"""
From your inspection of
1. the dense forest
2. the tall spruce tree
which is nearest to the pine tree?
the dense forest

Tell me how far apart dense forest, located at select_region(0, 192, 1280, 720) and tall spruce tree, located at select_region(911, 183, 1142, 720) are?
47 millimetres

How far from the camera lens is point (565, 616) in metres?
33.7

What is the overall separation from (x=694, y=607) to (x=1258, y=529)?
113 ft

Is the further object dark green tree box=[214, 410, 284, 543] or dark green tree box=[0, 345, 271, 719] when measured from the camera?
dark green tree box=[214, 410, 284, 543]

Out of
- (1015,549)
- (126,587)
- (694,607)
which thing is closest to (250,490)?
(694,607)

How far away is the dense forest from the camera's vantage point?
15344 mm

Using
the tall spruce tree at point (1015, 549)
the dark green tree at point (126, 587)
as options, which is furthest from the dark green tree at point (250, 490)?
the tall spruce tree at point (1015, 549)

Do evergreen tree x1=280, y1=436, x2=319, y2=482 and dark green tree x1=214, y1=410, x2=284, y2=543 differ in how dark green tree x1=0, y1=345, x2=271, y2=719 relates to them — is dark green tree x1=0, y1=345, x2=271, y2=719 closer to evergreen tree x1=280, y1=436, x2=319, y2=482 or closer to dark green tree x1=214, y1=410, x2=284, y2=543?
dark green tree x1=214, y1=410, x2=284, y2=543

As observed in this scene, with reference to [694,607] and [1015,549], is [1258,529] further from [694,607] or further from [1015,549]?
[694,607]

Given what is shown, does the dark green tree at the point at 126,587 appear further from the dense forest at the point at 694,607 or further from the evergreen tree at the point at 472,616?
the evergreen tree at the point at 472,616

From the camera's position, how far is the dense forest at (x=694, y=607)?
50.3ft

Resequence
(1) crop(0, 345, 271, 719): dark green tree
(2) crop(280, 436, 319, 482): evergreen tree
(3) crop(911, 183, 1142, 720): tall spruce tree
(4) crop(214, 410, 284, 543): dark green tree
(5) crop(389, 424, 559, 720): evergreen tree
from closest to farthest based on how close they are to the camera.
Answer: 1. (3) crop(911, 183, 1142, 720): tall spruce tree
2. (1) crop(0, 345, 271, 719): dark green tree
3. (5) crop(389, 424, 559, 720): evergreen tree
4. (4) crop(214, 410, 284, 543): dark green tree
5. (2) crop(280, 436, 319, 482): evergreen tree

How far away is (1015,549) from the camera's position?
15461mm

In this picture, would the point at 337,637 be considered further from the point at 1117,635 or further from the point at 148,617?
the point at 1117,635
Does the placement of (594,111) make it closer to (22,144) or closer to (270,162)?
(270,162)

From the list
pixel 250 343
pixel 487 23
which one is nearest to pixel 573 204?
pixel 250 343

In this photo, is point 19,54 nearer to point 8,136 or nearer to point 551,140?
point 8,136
"""
Given request => Change every "the camera's position" in the records above to "the camera's location" and write all the records out again, with everything else unchanged.

Answer to this task =>
From your inspection of
1. the dense forest
2. the tall spruce tree
which is nearest to the pine tree?
the dense forest

Tell me how far apart dense forest, located at select_region(0, 192, 1280, 720) and tall spruce tree, located at select_region(911, 183, 1142, 720) are?
47 millimetres

How far from the camera lens is point (565, 616) in metres?
33.7

What is the overall separation from (x=694, y=607) to (x=1258, y=529)?
113 ft

Is the further object dark green tree box=[214, 410, 284, 543] or dark green tree box=[0, 345, 271, 719] when measured from the camera?
dark green tree box=[214, 410, 284, 543]

Out of
- (1015,549)
- (126,587)
- (694,607)
which thing is closest to (250,490)?
(694,607)

How far away is the dense forest from the camera's vantage point?
15344 mm

Using
the tall spruce tree at point (1015, 549)
the dark green tree at point (126, 587)
as options, which is furthest from the dark green tree at point (250, 490)?
the tall spruce tree at point (1015, 549)

Do evergreen tree x1=280, y1=436, x2=319, y2=482 and dark green tree x1=214, y1=410, x2=284, y2=543 differ in how dark green tree x1=0, y1=345, x2=271, y2=719 relates to them — is dark green tree x1=0, y1=345, x2=271, y2=719 closer to evergreen tree x1=280, y1=436, x2=319, y2=482 or closer to dark green tree x1=214, y1=410, x2=284, y2=543?
dark green tree x1=214, y1=410, x2=284, y2=543

As observed in this scene, with reference to [694,607] and [1015,549], is [1258,529] further from [694,607] or further from [1015,549]?
[694,607]

Given what is shown, does the dark green tree at the point at 126,587 appear further from the dense forest at the point at 694,607 or further from the evergreen tree at the point at 472,616?
the evergreen tree at the point at 472,616

From the camera's location, how far is the dense forest at (x=694, y=607)?
50.3ft

Resequence
(1) crop(0, 345, 271, 719): dark green tree
(2) crop(280, 436, 319, 482): evergreen tree
(3) crop(911, 183, 1142, 720): tall spruce tree
(4) crop(214, 410, 284, 543): dark green tree
(5) crop(389, 424, 559, 720): evergreen tree
from closest to farthest based on how close they are to the camera.
Answer: 1. (3) crop(911, 183, 1142, 720): tall spruce tree
2. (1) crop(0, 345, 271, 719): dark green tree
3. (5) crop(389, 424, 559, 720): evergreen tree
4. (4) crop(214, 410, 284, 543): dark green tree
5. (2) crop(280, 436, 319, 482): evergreen tree

How far away is (1015,549) from the camera's location?
15461mm

In this picture, would the point at 337,637 be considered further from the point at 1117,635 or further from the point at 148,617?
the point at 1117,635
Does the placement of (594,111) make it closer to (22,144) or closer to (270,162)?
(270,162)

From the list
pixel 250 343
pixel 487 23
which one is nearest to pixel 573 204?
pixel 250 343

In this photo, is point 19,54 nearer to point 8,136 or nearer to point 551,140?
point 8,136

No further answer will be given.